Jack v. Booth, — N.W.2d — (Iowa 2015), 2015 WL 292051

Judge Learned Hand knew what he was talking about when he wrote that he dreaded litigation more than sickness and taxes. But even he could not envision the following case:

A juror faints in the middle of a medical malpractice trial against two physicians. One of the physicians rushes to assist the juror, who quickly recovers and gets excused from the case. The trial court interviews the remaining jurors regarding the impact of this incident and denies the plaintiffs’ motion for mistrial. After trial, the jury exonerates both physicians, and the trial court allows this verdict to stand. The court of appeals, however, reverses the verdict and orders a new trial as to both physicians.

Was it a right decision?

The Iowa Supreme Court, to which the physician who did not help the ill juror petitioned for further review, decided that it was not. The Court ruled that the trial court did not abuse its discretion when it allowed the jury verdict to stand as to the physician who had not rendered medical assistance. The Court did not believe that “one physician defendant’s actions engendered a sense of undue goodwill and respect in the jury toward the medical profession generally” nor was it willing to consider such a possibility “a sufficient basis for overturning the district court’s on-the-scene exercise of discretion.” Based on these holdings, the Court reinstated the jury’s verdict for the physician who rendered no medical assistance to the stricken juror.
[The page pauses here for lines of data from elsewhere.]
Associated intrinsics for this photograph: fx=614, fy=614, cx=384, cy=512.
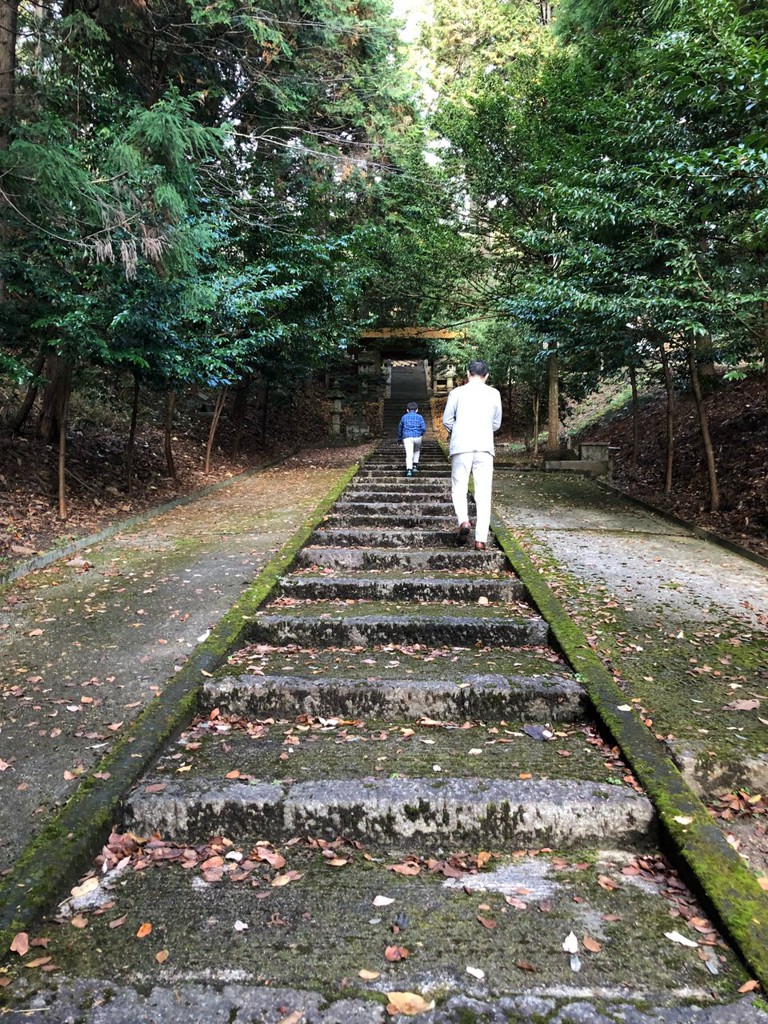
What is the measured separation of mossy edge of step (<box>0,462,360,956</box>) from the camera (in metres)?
2.00

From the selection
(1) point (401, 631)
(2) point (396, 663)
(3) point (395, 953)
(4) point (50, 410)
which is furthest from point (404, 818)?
(4) point (50, 410)

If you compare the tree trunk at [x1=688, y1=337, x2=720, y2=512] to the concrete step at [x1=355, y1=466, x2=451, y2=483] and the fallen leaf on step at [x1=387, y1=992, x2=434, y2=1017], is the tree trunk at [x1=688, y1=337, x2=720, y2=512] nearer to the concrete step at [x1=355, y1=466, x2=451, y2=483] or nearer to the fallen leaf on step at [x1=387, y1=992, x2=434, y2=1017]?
the concrete step at [x1=355, y1=466, x2=451, y2=483]

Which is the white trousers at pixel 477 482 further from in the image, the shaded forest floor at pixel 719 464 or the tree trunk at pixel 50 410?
the tree trunk at pixel 50 410

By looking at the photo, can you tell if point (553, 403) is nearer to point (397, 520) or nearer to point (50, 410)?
point (397, 520)

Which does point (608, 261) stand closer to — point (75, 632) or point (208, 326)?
point (208, 326)

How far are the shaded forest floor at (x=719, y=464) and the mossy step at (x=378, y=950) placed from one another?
230 inches

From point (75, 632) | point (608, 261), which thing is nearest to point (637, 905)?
point (75, 632)

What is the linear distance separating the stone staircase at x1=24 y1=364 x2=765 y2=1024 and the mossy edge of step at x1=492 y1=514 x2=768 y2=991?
8 centimetres

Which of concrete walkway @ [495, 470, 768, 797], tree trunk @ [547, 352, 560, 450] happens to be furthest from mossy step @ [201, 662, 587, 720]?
tree trunk @ [547, 352, 560, 450]

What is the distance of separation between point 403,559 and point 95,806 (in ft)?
12.2

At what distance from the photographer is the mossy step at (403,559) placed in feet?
19.1

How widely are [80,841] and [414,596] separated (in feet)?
10.4

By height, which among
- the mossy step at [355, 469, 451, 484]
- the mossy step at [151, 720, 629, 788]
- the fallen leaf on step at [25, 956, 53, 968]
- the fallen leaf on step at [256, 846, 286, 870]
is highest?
the mossy step at [355, 469, 451, 484]

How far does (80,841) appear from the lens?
2244mm
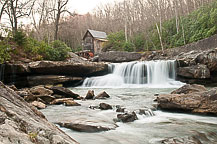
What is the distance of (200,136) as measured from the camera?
11.1 ft

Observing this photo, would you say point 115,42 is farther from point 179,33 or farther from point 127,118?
point 127,118

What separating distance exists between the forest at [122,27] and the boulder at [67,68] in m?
1.74

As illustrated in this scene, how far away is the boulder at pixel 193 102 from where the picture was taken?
4.61 meters

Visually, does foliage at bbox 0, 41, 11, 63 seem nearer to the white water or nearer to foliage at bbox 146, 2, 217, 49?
the white water

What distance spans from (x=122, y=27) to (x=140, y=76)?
2788cm

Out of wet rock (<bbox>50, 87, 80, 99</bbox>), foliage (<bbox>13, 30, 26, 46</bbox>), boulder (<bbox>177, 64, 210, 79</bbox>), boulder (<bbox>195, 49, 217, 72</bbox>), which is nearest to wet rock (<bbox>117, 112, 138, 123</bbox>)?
wet rock (<bbox>50, 87, 80, 99</bbox>)

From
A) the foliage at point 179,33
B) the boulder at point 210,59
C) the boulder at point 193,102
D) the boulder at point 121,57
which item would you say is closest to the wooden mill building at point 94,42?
the foliage at point 179,33

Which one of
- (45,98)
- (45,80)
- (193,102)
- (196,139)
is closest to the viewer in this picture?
(196,139)

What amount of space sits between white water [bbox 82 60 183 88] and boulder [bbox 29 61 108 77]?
824 millimetres

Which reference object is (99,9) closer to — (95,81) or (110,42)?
(110,42)

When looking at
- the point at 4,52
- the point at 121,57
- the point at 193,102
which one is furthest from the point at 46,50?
the point at 193,102

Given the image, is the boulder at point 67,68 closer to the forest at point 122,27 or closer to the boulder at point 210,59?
the forest at point 122,27

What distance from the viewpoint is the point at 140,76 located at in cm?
1544

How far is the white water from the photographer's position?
1438 centimetres
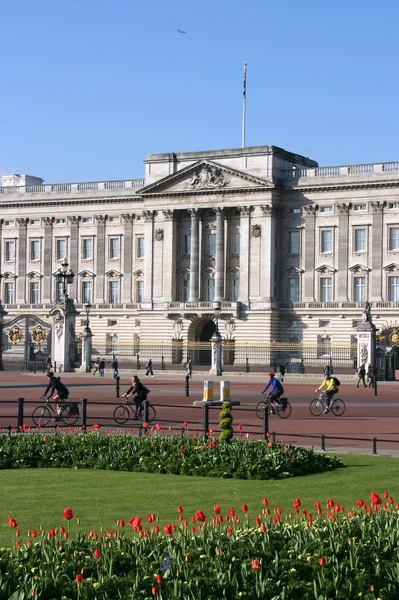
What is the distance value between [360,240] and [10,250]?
1584 inches

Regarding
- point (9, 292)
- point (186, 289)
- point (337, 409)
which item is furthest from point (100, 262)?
point (337, 409)

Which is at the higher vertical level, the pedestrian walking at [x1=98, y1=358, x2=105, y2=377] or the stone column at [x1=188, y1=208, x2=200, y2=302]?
the stone column at [x1=188, y1=208, x2=200, y2=302]

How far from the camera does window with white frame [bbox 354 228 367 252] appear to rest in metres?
107

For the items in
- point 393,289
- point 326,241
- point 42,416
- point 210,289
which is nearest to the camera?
point 42,416

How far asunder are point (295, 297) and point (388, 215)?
38.7 ft

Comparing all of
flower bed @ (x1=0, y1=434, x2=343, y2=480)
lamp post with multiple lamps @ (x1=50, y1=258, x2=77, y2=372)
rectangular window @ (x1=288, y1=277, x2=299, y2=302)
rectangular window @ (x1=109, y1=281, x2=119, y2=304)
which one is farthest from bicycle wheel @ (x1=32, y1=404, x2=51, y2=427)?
rectangular window @ (x1=109, y1=281, x2=119, y2=304)

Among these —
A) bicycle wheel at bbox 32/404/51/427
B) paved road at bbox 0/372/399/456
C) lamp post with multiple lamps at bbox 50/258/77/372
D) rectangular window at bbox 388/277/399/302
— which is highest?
rectangular window at bbox 388/277/399/302

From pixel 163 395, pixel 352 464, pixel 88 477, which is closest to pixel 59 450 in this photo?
pixel 88 477

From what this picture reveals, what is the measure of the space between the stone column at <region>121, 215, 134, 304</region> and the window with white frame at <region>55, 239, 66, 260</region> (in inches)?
298

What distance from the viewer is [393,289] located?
105188mm

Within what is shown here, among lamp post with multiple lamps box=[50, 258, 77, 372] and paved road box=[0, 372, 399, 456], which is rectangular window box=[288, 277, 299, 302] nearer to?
paved road box=[0, 372, 399, 456]

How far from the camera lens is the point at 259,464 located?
22.2 metres

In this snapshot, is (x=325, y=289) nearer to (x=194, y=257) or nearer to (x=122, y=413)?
(x=194, y=257)

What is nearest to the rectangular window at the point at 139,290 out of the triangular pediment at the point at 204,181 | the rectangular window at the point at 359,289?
the triangular pediment at the point at 204,181
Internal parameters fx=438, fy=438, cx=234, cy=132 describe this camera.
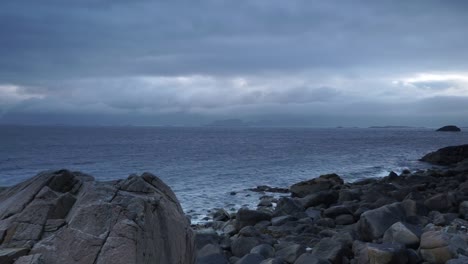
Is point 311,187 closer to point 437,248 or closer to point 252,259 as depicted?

Remarkably, this case was not unique. Four court decisions have previously dealt with the question whether a new medical-malpractice trial should be ordered when a physician defendant treats a juror during trial: Campbell v. Fox, 498 N.E.2d 1145, 1147 (Ill. 1986); Haukedahl v. St. Luke’s Hosp., No. L–92–011, 1993 WL 496681, at *1, *3 (Ohio Ct.App. Dec. 3, 1993); Heidt v. Argani, 214 P.3d 1255, 1259 (Mont. 2009); Reome v. Cortland Memorial Hospital, 543 N.Y.S.2d 552, 553–54 (N.Y.App.Div.1989). The Iowa Supreme Court decided that the case at bar was “distinguishable from the foregoing malpractice cases [because they] involved a single injury and claims for that injury against both the doctor who treated the plaintiff and the facility where the treatment took place” whereas in the case at bar “[t]he jury was asked to and did determine each defendant’s negligence separately without any weighing of comparative fault.”